## Schriftliche Aufgabe
Tausche "river water" gegen "stream water" in den Zeilen vom Anfang des Datensatzauszugs bis einschließlich der Zeile mit "4.14 metres", und gib diese Zeilen sonst unverändert wieder. Lass die Bilder dabei weg.

***** Eingaben zur Aufgabe *****

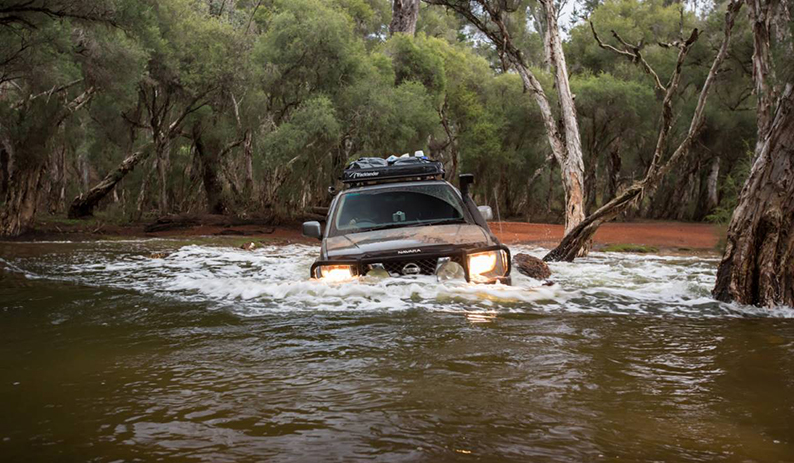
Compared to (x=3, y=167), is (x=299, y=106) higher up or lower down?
higher up

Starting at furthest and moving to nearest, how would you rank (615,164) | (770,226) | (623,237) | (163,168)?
(615,164) < (163,168) < (623,237) < (770,226)

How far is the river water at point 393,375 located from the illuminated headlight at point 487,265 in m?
0.25

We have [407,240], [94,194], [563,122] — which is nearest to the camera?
[407,240]

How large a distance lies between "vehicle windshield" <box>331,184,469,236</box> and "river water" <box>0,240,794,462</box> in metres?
1.05

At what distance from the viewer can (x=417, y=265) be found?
7.03 m

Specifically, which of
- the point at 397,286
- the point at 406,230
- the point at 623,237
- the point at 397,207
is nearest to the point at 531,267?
the point at 397,207

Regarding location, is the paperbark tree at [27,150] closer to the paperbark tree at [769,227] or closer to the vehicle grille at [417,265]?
the vehicle grille at [417,265]

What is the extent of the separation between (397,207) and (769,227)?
4.14 metres

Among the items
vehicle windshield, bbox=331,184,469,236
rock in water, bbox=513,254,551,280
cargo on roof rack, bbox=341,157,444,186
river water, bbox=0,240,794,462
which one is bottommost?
river water, bbox=0,240,794,462

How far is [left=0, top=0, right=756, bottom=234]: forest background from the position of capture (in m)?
20.0

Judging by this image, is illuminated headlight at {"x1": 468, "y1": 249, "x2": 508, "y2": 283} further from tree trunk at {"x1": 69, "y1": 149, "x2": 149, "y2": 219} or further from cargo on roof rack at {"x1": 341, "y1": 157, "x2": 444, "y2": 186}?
tree trunk at {"x1": 69, "y1": 149, "x2": 149, "y2": 219}

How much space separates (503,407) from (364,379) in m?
1.01

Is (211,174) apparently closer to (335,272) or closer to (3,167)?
(3,167)

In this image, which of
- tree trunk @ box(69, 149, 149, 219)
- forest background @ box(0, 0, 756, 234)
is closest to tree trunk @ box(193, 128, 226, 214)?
forest background @ box(0, 0, 756, 234)
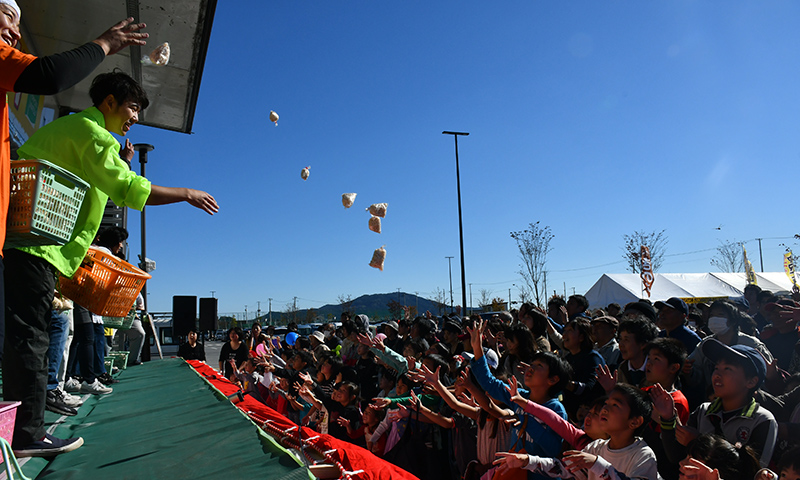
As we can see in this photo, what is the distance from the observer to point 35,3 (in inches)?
198

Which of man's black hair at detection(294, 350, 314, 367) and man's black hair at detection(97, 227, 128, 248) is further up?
man's black hair at detection(97, 227, 128, 248)

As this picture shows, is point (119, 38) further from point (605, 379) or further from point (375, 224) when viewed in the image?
point (375, 224)

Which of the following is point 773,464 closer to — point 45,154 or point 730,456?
point 730,456

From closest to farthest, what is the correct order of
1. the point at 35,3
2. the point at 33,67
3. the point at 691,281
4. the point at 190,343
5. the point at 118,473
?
the point at 33,67
the point at 118,473
the point at 35,3
the point at 190,343
the point at 691,281

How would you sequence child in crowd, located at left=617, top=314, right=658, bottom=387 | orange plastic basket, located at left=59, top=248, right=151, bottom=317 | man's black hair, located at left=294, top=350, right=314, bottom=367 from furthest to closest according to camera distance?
man's black hair, located at left=294, top=350, right=314, bottom=367, child in crowd, located at left=617, top=314, right=658, bottom=387, orange plastic basket, located at left=59, top=248, right=151, bottom=317

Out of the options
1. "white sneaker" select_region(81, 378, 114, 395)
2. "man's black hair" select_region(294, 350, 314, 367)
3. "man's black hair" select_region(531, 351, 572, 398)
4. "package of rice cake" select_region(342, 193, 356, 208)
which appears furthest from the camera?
"package of rice cake" select_region(342, 193, 356, 208)

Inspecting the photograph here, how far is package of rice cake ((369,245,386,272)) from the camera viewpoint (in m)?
9.54

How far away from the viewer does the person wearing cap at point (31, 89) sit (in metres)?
1.79

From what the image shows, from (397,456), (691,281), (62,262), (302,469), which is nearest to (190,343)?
(397,456)

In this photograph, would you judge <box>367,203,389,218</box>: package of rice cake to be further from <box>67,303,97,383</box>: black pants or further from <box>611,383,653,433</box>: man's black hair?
<box>611,383,653,433</box>: man's black hair

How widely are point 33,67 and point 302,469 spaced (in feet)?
5.88

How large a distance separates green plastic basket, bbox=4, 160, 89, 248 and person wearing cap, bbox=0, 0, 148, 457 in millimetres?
64

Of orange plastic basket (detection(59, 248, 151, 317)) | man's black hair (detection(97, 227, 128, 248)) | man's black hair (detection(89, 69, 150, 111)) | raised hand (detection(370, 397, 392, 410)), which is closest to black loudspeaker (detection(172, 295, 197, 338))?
man's black hair (detection(97, 227, 128, 248))

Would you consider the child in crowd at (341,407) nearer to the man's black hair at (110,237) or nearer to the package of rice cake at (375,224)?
the man's black hair at (110,237)
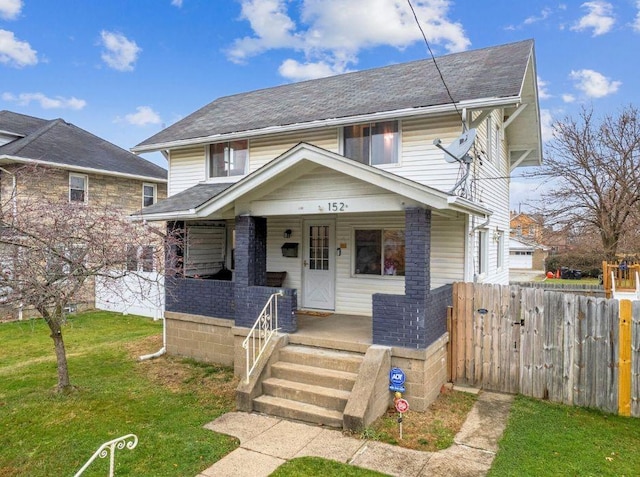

*****

## Vollständige Ausgabe
Compared to (x=3, y=167), is (x=299, y=106) higher up or lower down?
higher up

Starting at furthest and moving to nearest, how would you rank (615,164) | (770,226) | (623,237) | (163,168)?
(615,164) < (163,168) < (623,237) < (770,226)

How far is the stream water at point 393,375 located from the illuminated headlight at point 487,265 in m?
0.25

We have [407,240], [94,194], [563,122] — which is nearest to the camera?
[407,240]

How large a distance lies between "vehicle windshield" <box>331,184,469,236</box> and "stream water" <box>0,240,794,462</box> in metres?
1.05

At what distance from the viewer can (x=417, y=265) be found?
7.03 m

Specifically, which of
- the point at 397,286
- the point at 406,230
- the point at 623,237
- the point at 397,207
is nearest to the point at 531,267?
the point at 397,207

Regarding location, is the paperbark tree at [27,150] closer to the paperbark tree at [769,227] or closer to the vehicle grille at [417,265]?
the vehicle grille at [417,265]

What is the extent of the separation between (397,207) and (769,227)?
4.14 metres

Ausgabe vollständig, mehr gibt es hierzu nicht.